Я не просто потеряла дар речи — у меня попросту отвисла челюсть. И что рот мой раскрыт, я осознала, только когда поняла, что та обалдевшая женщина, отражающаяся в глазах Тео, — это я.
Это какое-то невыносимое бессилие.
Не унимавшееся нутро вздулось, как перекачанный воздухом шар, и дыхание перехватило. Я молча вздыхала и сверлила его взглядом, а он спросил: «Чего».
— Ничего.
— Губы на пол-локтя надула, а говоришь «ничего». Чего.
— Как тут скажешь, когда страшно. А вдруг вы опять заведёте: убью кого-нибудь, то да сё.
— О ком это ты?
— Жалобы и недовольство на того, кто сейчас, вскинув глаза, спрашивает: «О ком это ты?».
— До чего же ты, блядь, милая.
Иногда мне становится любопытно, какой у Тео вкус на красоту. Вот и сейчас. Ничего милого тут нет и в помине. А он, выставляя напоказ даже ямочки на щеках, смеётся — будто вздыхает.
— Ну послушаем. Что там у тебя за жалобы и недовольство.
— Не надо. Не буду.
— Не ломайся.
— Меня от злости так распирает, что фильтр не работает. А у того, кто будет слушать, нет фильтра насчёт уважения к чужой жизни.
— Ничего страшного. Ты милее всего, когда трещишь без разбору что попало.
Не пойму, что хорошего, если я не могу говорить именно потому, что он не уважает чужую жизнь, — но, по крайней мере, обстановка была не такая, чтобы кого-то лишать жизни. Раздумывая, с чего бы начать, я заметила ноги Гувера, стоявшего поодаль.
— Для начала позвольте Гуверу сесть вон туда, на диван.
— А вот это уже ни хрена не мило, милая.
— У меня язык не поворачивается — он же будто наказанный стоит. Мне не по себе.
— Так он и наказан.
Стало ещё больше не по себе.
И без того сдавленное нутро сжало так, будто на него навалилось стадо слонов. Слова закипали и рвались наружу. Но стоило мне немного заступиться за Гувера, как взгляд у Тео тут же стал злым, и я протянула ему мизинец. Лишь вырвав обещание, что он ни за что не отомстит и ничего не сделает, я смогла заговорить.

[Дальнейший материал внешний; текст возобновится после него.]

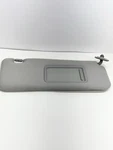 2005-2010 Toyota Scion Tc Passenger Right Lite Gray. Fixed Price $39.98.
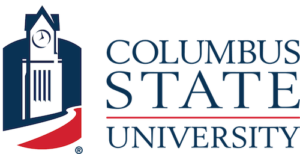 columbus state university accreditation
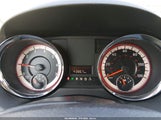 Dodge Grand Caravan Se 2C4RDGBG2JR288769 photo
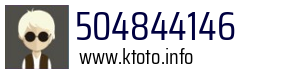 504844146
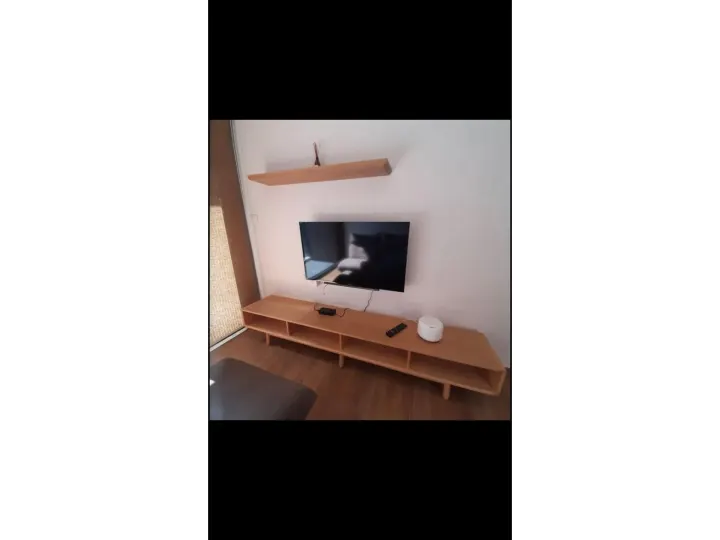 Property photos for Hasu Haus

— Вот что меня не устраивает. Ревновать-то не из-за чего, а вы в одиночку и за барабанщика, и за дудочника — целый спектакль разыгрываете. Ладно бы, сто раз уступлю, мы встречались наедине — это я ещё поняла бы. Вы же говорите, что всё знаете. Мы ходили втроём — как вообще можно такое надумать? И вообще, почему вы каждый раз так? Всё знаете, а прикидываетесь несведущим. Вам что, весело играть с людьми?
— Это что ещё такое.
— Что такое?
— Тебе меня обманывать можно, а мне нельзя?
Слова, хлеставшие из меня, как прорвавшая плотину вода, разом оборвались. На душе по-прежнему было тяжело и обидно, но он был не так уж неправ. Ведь точно так же, как он, делая вид, что не замечает моих похождений, строил из себя невозмутимого, и я с вполне определённой целью обманывала его.